The Agony and the Ecstasy of Sleep

Anxiety. When I think of sleep, thats the feeling that comes over me. Sleep used to be something I would look forward to. Sleep was something you cherished on the weekend after working a long week. Ahh, the thought of stretching out in my bed for 8 plus hours was my goal.

Now, the thought of sleep brings on the feelings of anxiety and panic. The complete opposite of all those fuzzy and warm feelings. That great reward.

Nope, not anymore. Now I average about 3-5 hours of ‘Broken Sleep’. My definition of broken sleep is, well, sleep that is broken. Meaning I cant sleep more than an hour before my eyes pop open, or sweat wakes me up, or my personal favorite, the bathroom. Then of course you try to shut your eyes, tightly, and hope and wish yourself back to sleep. Nope.

We all know sleep is important, its actually vital to our survival and our sanity. But what happens when something you look forward to and loved turns into something you despise and find stressful.

Although I still get stressed thinking about sleep, I managed to turn the process around for myself.

How I manage the anxiety of sleep.

1. I try to go to bed happy, so I may watch something interesting or funny, not sad or aggravating. Now that almost kicks out everything on TV, but I manage to find something to make me laugh.

2, I now embrace getting up early. Trust me I never did before. I find getting up early to be my own personal time of peace, quiet, and reflection. Now how early do I get up? Well that depends. But the usual is 3-3:30 am. Sounds crazy but I actually like it. In the summer, I go outside and watch the sun rise with a cup of coffee or just listen to music. My favorite thing to do now is, well, this. I write, blog, and get my calendar up to date. Which leads me to the last step.

3. Writing either before I go to bed or when I get up in the morning empty’s my thoughts onto the paper or computer. It’s a great way to free your mind of all those thoughts clogging your brain. It feels good to start the day fresh and organized.
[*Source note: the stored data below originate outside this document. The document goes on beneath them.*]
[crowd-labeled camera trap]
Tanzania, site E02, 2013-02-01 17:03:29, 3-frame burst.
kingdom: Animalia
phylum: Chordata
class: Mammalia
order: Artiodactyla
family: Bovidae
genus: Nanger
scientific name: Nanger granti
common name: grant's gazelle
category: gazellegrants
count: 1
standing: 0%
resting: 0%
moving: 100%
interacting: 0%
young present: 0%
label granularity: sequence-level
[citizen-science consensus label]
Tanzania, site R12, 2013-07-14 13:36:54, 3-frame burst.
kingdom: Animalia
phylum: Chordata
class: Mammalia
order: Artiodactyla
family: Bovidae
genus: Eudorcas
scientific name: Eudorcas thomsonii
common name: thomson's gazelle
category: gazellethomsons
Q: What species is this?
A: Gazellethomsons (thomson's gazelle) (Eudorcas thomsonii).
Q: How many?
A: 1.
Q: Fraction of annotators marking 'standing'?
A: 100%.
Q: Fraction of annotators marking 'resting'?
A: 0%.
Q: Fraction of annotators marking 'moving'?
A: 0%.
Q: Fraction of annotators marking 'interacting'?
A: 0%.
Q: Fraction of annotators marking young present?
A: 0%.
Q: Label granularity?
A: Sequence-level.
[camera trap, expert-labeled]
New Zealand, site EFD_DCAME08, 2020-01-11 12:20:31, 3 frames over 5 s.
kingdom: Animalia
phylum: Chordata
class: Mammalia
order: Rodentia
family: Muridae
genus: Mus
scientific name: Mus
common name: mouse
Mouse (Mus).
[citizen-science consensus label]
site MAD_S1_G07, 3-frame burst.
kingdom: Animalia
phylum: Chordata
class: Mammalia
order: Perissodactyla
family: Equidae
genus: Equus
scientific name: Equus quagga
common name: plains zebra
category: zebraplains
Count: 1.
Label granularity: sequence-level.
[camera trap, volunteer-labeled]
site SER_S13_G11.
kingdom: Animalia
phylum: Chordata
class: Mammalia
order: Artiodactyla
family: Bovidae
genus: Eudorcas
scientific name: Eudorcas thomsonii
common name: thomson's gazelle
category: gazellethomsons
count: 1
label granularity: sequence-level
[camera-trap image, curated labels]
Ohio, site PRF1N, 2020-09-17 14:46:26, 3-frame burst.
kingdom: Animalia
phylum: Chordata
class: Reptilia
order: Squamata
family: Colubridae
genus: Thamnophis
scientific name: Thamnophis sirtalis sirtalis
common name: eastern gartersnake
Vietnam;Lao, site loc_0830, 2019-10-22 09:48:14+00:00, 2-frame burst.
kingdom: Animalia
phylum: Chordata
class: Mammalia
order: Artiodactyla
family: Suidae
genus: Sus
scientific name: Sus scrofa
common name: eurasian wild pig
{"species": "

In the end, I still feel some trepidation when I near the proverbial bedtime, but now I can relax before bed and even after I wake up obscenely early.

As a side note, since I battle Multiple Sclerosis, I don’t like to take sleep aids, either over the counter or prescription. I say that only because I am already fatigued during the day, and I don’t like feeling anymore tired than I already do. Plus, I don’t want to wake up groggy and foggy. But thats just me. I am not against sleep aids, I just learned other ways to achieve the same goal.

So to everyone, sleep tight and don’t let your disease bite. If it does, bite it back!!! Good Night and Good Morning and Good Luck!!